Supplied material =
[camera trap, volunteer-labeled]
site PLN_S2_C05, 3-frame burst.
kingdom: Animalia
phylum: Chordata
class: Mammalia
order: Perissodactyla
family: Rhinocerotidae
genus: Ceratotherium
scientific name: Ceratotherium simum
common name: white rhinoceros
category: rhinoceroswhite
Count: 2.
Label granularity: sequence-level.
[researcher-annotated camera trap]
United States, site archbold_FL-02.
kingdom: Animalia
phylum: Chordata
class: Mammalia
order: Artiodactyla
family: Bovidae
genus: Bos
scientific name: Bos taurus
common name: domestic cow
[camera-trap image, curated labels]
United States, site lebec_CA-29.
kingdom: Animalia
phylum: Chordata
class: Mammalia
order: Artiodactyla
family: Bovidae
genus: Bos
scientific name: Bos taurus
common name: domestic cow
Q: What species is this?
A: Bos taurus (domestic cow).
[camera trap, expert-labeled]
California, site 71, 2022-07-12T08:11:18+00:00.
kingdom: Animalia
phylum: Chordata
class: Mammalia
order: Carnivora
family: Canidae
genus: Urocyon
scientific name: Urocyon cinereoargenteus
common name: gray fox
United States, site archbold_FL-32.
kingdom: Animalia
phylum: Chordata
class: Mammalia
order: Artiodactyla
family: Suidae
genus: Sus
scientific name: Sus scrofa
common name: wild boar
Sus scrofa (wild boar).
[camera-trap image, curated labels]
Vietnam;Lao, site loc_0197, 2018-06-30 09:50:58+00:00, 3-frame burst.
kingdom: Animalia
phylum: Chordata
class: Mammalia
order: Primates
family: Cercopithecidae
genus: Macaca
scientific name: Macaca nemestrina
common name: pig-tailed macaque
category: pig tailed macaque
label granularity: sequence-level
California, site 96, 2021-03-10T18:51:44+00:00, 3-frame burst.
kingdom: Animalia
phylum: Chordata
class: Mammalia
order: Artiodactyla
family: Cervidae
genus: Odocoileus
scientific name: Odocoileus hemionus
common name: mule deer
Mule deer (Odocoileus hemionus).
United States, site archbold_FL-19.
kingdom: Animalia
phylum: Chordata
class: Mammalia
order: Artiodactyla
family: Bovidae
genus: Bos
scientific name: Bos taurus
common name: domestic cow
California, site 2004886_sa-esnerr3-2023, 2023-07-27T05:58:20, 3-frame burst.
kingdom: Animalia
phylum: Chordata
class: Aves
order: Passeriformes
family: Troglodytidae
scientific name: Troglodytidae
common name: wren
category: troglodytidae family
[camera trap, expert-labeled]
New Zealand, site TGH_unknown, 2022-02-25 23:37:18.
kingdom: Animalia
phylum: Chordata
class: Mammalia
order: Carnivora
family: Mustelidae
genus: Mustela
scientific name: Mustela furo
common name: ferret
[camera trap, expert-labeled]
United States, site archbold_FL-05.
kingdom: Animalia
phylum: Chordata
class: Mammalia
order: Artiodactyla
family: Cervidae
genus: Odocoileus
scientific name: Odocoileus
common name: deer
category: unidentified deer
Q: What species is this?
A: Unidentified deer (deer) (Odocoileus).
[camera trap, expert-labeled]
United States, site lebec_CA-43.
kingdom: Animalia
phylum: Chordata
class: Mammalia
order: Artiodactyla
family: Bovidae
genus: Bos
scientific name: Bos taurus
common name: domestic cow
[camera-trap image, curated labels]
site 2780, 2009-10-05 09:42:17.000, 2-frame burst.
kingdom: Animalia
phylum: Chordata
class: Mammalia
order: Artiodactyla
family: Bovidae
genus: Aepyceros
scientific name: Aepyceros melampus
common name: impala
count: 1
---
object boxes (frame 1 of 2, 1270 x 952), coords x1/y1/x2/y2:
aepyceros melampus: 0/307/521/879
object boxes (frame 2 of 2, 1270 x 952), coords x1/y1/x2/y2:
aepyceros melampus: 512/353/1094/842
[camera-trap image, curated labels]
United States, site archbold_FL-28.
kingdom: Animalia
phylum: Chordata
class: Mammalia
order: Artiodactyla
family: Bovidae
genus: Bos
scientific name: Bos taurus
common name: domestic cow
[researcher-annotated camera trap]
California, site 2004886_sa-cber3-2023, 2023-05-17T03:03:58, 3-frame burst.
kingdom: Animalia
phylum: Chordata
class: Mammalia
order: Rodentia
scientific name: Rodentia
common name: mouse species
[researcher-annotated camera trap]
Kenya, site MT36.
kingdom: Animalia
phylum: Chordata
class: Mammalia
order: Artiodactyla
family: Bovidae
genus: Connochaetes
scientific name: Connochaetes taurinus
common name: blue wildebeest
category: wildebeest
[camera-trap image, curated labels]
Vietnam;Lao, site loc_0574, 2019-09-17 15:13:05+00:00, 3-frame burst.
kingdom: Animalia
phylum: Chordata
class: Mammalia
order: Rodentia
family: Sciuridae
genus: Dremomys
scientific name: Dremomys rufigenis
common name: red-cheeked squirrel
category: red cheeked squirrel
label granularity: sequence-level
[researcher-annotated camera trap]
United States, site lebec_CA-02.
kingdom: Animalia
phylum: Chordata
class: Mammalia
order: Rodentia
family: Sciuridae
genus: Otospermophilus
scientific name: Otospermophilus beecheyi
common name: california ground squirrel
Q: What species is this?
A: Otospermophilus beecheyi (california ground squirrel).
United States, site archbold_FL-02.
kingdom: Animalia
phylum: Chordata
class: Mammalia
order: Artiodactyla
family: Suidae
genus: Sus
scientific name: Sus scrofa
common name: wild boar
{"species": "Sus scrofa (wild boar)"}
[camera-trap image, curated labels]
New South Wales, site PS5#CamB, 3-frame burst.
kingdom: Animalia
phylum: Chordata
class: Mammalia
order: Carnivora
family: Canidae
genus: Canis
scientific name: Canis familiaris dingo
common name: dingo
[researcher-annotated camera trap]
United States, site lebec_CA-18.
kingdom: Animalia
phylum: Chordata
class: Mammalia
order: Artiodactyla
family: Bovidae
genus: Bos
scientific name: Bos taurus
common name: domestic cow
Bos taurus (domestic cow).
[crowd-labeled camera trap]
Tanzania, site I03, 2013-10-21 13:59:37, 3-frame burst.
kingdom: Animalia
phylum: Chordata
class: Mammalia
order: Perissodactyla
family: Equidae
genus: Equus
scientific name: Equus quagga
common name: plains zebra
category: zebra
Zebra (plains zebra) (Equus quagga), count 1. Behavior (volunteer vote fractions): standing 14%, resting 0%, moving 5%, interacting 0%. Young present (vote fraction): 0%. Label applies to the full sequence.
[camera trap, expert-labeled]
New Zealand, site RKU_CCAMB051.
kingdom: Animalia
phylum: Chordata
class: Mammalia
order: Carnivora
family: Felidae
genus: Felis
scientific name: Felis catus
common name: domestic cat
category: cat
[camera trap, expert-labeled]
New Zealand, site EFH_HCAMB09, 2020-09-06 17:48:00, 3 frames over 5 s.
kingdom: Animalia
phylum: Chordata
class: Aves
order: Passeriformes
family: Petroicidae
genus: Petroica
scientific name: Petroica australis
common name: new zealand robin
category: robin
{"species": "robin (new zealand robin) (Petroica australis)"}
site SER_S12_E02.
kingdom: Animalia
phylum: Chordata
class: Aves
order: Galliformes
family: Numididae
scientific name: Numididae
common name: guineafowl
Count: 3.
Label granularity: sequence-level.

About this task = All of the entries above must be quoted exactly.

Solution below =
[camera trap, volunteer-labeled]
site PLN_S2_C05, 3-frame burst.
kingdom: Animalia
phylum: Chordata
class: Mammalia
order: Perissodactyla
family: Rhinocerotidae
genus: Ceratotherium
scientific name: Ceratotherium simum
common name: white rhinoceros
category: rhinoceroswhite
Count: 2.
Label granularity: sequence-level.
[researcher-annotated camera trap]
United States, site archbold_FL-02.
kingdom: Animalia
phylum: Chordata
class: Mammalia
order: Artiodactyla
family: Bovidae
genus: Bos
scientific name: Bos taurus
common name: domestic cow
[camera-trap image, curated labels]
United States, site lebec_CA-29.
kingdom: Animalia
phylum: Chordata
class: Mammalia
order: Artiodactyla
family: Bovidae
genus: Bos
scientific name: Bos taurus
common name: domestic cow
Q: What species is this?
A: Bos taurus (domestic cow).
[camera trap, expert-labeled]
California, site 71, 2022-07-12T08:11:18+00:00.
kingdom: Animalia
phylum: Chordata
class: Mammalia
order: Carnivora
family: Canidae
genus: Urocyon
scientific name: Urocyon cinereoargenteus
common name: gray fox
United States, site archbold_FL-32.
kingdom: Animalia
phylum: Chordata
class: Mammalia
order: Artiodactyla
family: Suidae
genus: Sus
scientific name: Sus scrofa
common name: wild boar
Sus scrofa (wild boar).
[camera-trap image, curated labels]
Vietnam;Lao, site loc_0197, 2018-06-30 09:50:58+00:00, 3-frame burst.
kingdom: Animalia
phylum: Chordata
class: Mammalia
order: Primates
family: Cercopithecidae
genus: Macaca
scientific name: Macaca nemestrina
common name: pig-tailed macaque
category: pig tailed macaque
label granularity: sequence-level
California, site 96, 2021-03-10T18:51:44+00:00, 3-frame burst.
kingdom: Animalia
phylum: Chordata
class: Mammalia
order: Artiodactyla
family: Cervidae
genus: Odocoileus
scientific name: Odocoileus hemionus
common name: mule deer
Mule deer (Odocoileus hemionus).
United States, site archbold_FL-19.
kingdom: Animalia
phylum: Chordata
class: Mammalia
order: Artiodactyla
family: Bovidae
genus: Bos
scientific name: Bos taurus
common name: domestic cow
California, site 2004886_sa-esnerr3-2023, 2023-07-27T05:58:20, 3-frame burst.
kingdom: Animalia
phylum: Chordata
class: Aves
order: Passeriformes
family: Troglodytidae
scientific name: Troglodytidae
common name: wren
category: troglodytidae family
[camera trap, expert-labeled]
New Zealand, site TGH_unknown, 2022-02-25 23:37:18.
kingdom: Animalia
phylum: Chordata
class: Mammalia
order: Carnivora
family: Mustelidae
genus: Mustela
scientific name: Mustela furo
common name: ferret
[camera trap, expert-labeled]
United States, site archbold_FL-05.
kingdom: Animalia
phylum: Chordata
class: Mammalia
order: Artiodactyla
family: Cervidae
genus: Odocoileus
scientific name: Odocoileus
common name: deer
category: unidentified deer
Q: What species is this?
A: Unidentified deer (deer) (Odocoileus).
[camera trap, expert-labeled]
United States, site lebec_CA-43.
kingdom: Animalia
phylum: Chordata
class: Mammalia
order: Artiodactyla
family: Bovidae
genus: Bos
scientific name: Bos taurus
common name: domestic cow
[camera-trap image, curated labels]
site 2780, 2009-10-05 09:42:17.000, 2-frame burst.
kingdom: Animalia
phylum: Chordata
class: Mammalia
order: Artiodactyla
family: Bovidae
genus: Aepyceros
scientific name: Aepyceros melampus
common name: impala
count: 1
---
object boxes (frame 1 of 2, 1270 x 952), coords x1/y1/x2/y2:
aepyceros melampus: 0/307/521/879
object boxes (frame 2 of 2, 1270 x 952), coords x1/y1/x2/y2:
aepyceros melampus: 512/353/1094/842
[camera-trap image, curated labels]
United States, site archbold_FL-28.
kingdom: Animalia
phylum: Chordata
class: Mammalia
order: Artiodactyla
family: Bovidae
genus: Bos
scientific name: Bos taurus
common name: domestic cow
[researcher-annotated camera trap]
California, site 2004886_sa-cber3-2023, 2023-05-17T03:03:58, 3-frame burst.
kingdom: Animalia
phylum: Chordata
class: Mammalia
order: Rodentia
scientific name: Rodentia
common name: mouse species
[researcher-annotated camera trap]
Kenya, site MT36.
kingdom: Animalia
phylum: Chordata
class: Mammalia
order: Artiodactyla
family: Bovidae
genus: Connochaetes
scientific name: Connochaetes taurinus
common name: blue wildebeest
category: wildebeest
[camera-trap image, curated labels]
Vietnam;Lao, site loc_0574, 2019-09-17 15:13:05+00:00, 3-frame burst.
kingdom: Animalia
phylum: Chordata
class: Mammalia
order: Rodentia
family: Sciuridae
genus: Dremomys
scientific name: Dremomys rufigenis
common name: red-cheeked squirrel
category: red cheeked squirrel
label granularity: sequence-level
[researcher-annotated camera trap]
United States, site lebec_CA-02.
kingdom: Animalia
phylum: Chordata
class: Mammalia
order: Rodentia
family: Sciuridae
genus: Otospermophilus
scientific name: Otospermophilus beecheyi
common name: california ground squirrel
Q: What species is this?
A: Otospermophilus beecheyi (california ground squirrel).
United States, site archbold_FL-02.
kingdom: Animalia
phylum: Chordata
class: Mammalia
order: Artiodactyla
family: Suidae
genus: Sus
scientific name: Sus scrofa
common name: wild boar
{"species": "Sus scrofa (wild boar)"}
[camera-trap image, curated labels]
New South Wales, site PS5#CamB, 3-frame burst.
kingdom: Animalia
phylum: Chordata
class: Mammalia
order: Carnivora
family: Canidae
genus: Canis
scientific name: Canis familiaris dingo
common name: dingo
[researcher-annotated camera trap]
United States, site lebec_CA-18.
kingdom: Animalia
phylum: Chordata
class: Mammalia
order: Artiodactyla
family: Bovidae
genus: Bos
scientific name: Bos taurus
common name: domestic cow
Bos taurus (domestic cow).
[crowd-labeled camera trap]
Tanzania, site I03, 2013-10-21 13:59:37, 3-frame burst.
kingdom: Animalia
phylum: Chordata
class: Mammalia
order: Perissodactyla
family: Equidae
genus: Equus
scientific name: Equus quagga
common name: plains zebra
category: zebra
Zebra (plains zebra) (Equus quagga), count 1. Behavior (volunteer vote fractions): standing 14%, resting 0%, moving 5%, interacting 0%. Young present (vote fraction): 0%. Label applies to the full sequence.
[camera trap, expert-labeled]
New Zealand, site RKU_CCAMB051.
kingdom: Animalia
phylum: Chordata
class: Mammalia
order: Carnivora
family: Felidae
genus: Felis
scientific name: Felis catus
common name: domestic cat
category: cat
[camera trap, expert-labeled]
New Zealand, site EFH_HCAMB09, 2020-09-06 17:48:00, 3 frames over 5 s.
kingdom: Animalia
phylum: Chordata
class: Aves
order: Passeriformes
family: Petroicidae
genus: Petroica
scientific name: Petroica australis
common name: new zealand robin
category: robin
{"species": "robin (new zealand robin) (Petroica australis)"}
site SER_S12_E02.
kingdom: Animalia
phylum: Chordata
class: Aves
order: Galliformes
family: Numididae
scientific name: Numididae
common name: guineafowl
Count: 3.
Label granularity: sequence-level.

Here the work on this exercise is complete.